Стоя на коленях, я обнимаю ее и молча плачу. Очень долго мы не произносим ни слова. От мамы пахнет жиром, ржавчиной и пряным ароматом гемантуса. Она целует меня в макушку, совсем как раньше, гладит по широкой мускулистой спине, будто не замечая, что я изменился.
– Надо снять с плиты чайник, – вдруг говорит она, – а то кто-нибудь проснется и увидит тебя.
– Да-да, конечно!
– Тогда отпусти меня, сынок!
– Ой, прости, – смеюсь над собственной глупостью я.
– Но как это возможно? – спрашивает она, глядя на золотые знаки на моих руках. – Что произошло с тобой? Ты совсем как они, даже акцент…
– Ваятели потрудились. Дядя Нэрол спас меня.
– Присаживайся, – качает головой она, едва заметно дрожа.
Думает, что я не замечаю ее волнения. Отворачивается к плите, снимает чайник, ставит на стол две кружки. Одну достает с верхней полки – я ее помню, это кружка моего отца. Керамическая поверхность покрыта толстым слоем пыли. Некоторое время мама прижимает ее к груди, и ее мысли уносятся далеко отсюда, далеко от меня – вспоминает, как раньше мы начинали каждый день всей семьей. Тяжело вздохнув, мама кидает в кружки заварку и заливает кипятком.

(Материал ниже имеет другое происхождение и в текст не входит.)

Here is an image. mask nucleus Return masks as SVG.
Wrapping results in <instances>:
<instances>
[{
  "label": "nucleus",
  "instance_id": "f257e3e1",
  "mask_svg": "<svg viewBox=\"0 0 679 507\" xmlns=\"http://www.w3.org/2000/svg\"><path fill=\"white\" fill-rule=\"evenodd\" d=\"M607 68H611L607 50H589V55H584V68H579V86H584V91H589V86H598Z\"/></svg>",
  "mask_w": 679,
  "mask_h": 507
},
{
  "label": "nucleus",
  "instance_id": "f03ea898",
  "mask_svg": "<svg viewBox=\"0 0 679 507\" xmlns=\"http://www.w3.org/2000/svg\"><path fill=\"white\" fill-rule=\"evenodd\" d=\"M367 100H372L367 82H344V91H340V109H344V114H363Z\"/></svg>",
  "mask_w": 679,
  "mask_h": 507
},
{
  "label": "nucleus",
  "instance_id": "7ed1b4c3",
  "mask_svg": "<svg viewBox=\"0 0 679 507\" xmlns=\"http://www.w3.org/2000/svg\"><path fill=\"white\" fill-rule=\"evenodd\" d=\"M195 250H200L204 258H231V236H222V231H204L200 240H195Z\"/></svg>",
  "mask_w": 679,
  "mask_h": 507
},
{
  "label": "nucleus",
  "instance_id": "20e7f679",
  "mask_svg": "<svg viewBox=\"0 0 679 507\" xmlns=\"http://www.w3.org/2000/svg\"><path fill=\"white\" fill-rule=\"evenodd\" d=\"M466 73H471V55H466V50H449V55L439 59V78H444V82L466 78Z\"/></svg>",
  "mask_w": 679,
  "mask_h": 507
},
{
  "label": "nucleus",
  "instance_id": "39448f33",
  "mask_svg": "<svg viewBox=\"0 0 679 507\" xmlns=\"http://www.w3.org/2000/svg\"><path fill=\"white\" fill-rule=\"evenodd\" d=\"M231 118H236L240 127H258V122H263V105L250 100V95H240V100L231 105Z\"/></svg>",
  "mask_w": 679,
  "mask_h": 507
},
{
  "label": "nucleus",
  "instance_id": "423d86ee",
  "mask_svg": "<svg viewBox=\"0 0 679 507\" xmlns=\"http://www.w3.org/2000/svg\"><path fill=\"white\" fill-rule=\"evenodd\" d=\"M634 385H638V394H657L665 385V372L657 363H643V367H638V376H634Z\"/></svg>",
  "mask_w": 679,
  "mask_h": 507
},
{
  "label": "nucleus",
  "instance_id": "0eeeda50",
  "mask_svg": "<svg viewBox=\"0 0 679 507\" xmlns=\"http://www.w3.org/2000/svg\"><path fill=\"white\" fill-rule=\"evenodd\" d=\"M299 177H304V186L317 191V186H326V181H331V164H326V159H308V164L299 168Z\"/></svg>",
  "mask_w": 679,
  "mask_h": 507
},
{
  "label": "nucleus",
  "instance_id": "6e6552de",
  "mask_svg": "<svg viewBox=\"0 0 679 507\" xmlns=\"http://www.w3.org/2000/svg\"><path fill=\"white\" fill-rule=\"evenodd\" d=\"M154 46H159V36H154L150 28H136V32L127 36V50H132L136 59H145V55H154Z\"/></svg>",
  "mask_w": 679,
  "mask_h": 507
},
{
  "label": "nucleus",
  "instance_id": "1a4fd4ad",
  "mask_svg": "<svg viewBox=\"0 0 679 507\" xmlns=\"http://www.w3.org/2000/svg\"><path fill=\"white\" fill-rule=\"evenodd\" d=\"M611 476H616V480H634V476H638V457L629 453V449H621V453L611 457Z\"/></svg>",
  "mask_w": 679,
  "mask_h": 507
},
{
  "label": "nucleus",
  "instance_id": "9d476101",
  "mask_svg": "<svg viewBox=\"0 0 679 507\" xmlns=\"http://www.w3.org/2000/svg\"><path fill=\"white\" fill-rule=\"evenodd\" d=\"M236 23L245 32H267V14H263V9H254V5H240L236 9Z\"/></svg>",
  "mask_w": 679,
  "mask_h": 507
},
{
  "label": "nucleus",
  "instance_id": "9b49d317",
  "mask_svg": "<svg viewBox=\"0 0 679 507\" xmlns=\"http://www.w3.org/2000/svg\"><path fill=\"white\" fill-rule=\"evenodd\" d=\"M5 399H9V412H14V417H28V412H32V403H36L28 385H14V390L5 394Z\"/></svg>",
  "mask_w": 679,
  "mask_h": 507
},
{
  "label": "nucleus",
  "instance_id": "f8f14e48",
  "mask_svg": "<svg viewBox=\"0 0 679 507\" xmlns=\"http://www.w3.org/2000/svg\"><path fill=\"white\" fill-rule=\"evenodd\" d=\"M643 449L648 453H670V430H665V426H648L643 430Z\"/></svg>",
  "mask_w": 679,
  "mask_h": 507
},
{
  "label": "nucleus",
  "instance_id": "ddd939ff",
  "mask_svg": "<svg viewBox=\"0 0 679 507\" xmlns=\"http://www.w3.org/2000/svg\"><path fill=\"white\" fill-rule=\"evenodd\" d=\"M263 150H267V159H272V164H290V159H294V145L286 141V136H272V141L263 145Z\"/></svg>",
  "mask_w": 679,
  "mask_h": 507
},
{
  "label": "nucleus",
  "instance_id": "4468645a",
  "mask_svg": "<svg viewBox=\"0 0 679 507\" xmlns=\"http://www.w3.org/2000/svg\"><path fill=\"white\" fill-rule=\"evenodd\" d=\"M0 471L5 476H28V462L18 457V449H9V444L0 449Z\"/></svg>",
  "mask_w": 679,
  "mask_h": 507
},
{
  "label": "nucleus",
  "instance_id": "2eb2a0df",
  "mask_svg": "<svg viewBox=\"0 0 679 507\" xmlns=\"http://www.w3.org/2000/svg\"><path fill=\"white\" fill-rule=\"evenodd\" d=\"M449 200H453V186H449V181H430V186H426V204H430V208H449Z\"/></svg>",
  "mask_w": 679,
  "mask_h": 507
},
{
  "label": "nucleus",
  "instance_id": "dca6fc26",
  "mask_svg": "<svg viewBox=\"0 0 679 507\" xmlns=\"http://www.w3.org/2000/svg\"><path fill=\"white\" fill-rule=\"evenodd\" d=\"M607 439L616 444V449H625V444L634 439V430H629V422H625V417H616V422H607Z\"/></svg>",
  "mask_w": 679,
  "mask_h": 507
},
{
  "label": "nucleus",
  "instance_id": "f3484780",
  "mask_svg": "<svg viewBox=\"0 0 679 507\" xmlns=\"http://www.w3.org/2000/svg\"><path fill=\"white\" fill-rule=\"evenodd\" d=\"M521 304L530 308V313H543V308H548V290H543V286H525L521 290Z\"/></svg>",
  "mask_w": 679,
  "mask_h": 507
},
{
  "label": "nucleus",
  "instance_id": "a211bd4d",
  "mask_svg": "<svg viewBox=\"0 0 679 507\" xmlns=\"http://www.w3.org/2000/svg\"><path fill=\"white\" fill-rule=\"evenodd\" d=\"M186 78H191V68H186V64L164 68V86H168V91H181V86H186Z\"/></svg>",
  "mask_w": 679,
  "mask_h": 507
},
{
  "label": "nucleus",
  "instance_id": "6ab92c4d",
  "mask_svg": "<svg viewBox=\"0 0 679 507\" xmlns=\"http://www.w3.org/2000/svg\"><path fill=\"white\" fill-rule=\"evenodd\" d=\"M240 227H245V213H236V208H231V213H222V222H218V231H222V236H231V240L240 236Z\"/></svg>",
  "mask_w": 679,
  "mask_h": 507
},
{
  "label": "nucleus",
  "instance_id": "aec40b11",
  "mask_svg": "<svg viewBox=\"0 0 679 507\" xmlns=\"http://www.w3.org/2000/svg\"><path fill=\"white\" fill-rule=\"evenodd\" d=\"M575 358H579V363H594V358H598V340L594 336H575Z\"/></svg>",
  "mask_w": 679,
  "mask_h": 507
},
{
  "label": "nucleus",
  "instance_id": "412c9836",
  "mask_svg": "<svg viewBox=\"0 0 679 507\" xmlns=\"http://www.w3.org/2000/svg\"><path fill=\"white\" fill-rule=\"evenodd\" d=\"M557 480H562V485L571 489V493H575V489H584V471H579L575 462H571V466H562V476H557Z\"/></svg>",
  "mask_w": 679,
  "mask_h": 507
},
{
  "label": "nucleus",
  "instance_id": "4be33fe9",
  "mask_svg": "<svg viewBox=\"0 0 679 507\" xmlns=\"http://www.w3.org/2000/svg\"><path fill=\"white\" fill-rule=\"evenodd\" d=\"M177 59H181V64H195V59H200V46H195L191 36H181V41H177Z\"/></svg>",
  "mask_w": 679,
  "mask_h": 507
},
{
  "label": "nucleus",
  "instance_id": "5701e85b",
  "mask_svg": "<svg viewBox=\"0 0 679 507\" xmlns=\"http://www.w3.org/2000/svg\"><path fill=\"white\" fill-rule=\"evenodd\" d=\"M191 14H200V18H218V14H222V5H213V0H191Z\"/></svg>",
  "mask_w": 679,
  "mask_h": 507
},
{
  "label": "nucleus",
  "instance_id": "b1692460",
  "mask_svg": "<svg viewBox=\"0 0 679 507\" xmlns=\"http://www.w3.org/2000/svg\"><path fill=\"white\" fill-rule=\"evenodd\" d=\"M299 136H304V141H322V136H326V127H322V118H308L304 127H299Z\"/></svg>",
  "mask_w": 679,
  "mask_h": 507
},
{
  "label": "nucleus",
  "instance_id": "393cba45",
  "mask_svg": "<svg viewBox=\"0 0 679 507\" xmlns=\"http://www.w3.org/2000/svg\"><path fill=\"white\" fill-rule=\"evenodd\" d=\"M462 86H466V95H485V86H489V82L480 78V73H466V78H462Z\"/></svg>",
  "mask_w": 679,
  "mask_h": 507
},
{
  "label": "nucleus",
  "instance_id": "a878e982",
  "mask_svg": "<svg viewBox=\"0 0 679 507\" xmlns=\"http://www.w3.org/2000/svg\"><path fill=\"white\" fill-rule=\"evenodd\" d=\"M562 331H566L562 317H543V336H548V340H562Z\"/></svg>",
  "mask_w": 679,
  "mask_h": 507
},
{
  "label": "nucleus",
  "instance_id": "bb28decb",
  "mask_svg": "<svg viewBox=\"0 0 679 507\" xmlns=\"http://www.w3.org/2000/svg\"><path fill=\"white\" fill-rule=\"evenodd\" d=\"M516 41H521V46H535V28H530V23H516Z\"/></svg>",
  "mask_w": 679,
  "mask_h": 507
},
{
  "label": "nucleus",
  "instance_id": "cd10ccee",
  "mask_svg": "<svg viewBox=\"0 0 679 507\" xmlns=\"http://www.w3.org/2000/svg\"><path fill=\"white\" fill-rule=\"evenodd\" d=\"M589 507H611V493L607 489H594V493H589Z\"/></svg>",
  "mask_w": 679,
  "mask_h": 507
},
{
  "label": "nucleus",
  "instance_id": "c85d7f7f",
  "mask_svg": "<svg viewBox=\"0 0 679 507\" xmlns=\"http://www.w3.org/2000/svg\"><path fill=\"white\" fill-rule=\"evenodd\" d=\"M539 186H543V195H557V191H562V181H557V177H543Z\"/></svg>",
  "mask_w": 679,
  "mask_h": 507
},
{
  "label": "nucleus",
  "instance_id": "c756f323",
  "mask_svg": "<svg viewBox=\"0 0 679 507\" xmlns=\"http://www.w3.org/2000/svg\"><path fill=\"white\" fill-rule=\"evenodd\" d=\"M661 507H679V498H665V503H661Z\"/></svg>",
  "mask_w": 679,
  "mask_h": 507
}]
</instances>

– Чем тебя угостить? У нас есть твое любимое печенье, хочешь?
– Нет, спасибо.
– А еще я забрала со вчерашнего пира свою порцию! Изысканная золотая еда! Это все ты устроил?
– Я не золотой.
– Еще есть фасоль. Из огорода Леоры, только что с грядки. Помнишь Леору?
Украдкой бросаю взгляд на планшет. Мустанг досмотрела видеозапись и идет на корабль – этого я и боялся. Мне приходит сообщение от Севро: «Задержать ее?» У меня есть два варианта: приказать Севро и Рагнару поймать ее и продержать до моего возвращения или довериться ей и позволить сделать выбор самостоятельно. Если выберу второй вариант, она может улететь, рассказать отцу, кто я такой, и все будет кончено. Но возможно, ей просто нужно время, чтобы переварить все, что я вывалил на нее. Если Рагнар и Севро вмешаются слишком рано, она может разозлиться на меня. Хуже того, они могут устроить самодеятельность и убить ее!
Чертыхаясь сквозь зубы, быстро набираю ответ, отрываюсь от планшета и говорю маме:
– Я всех прекрасно помню. Ничего не изменилось. Это и правда я.
Мама стоит у плиты, а потом оборачивается, и на ее искалеченном инсультом лице снова возникает кривая улыбка. Неловко пытается взять обе кружки, и в конце концов ей это удается.
– Ты что-то имеешь против стульев? – резко спрашивает она, заметив, что я смотрю на ее парализованную руку.
– Боюсь, скорее, они что-то имеют против меня… – усмехаюсь я, одной рукой легко приподнимая стул.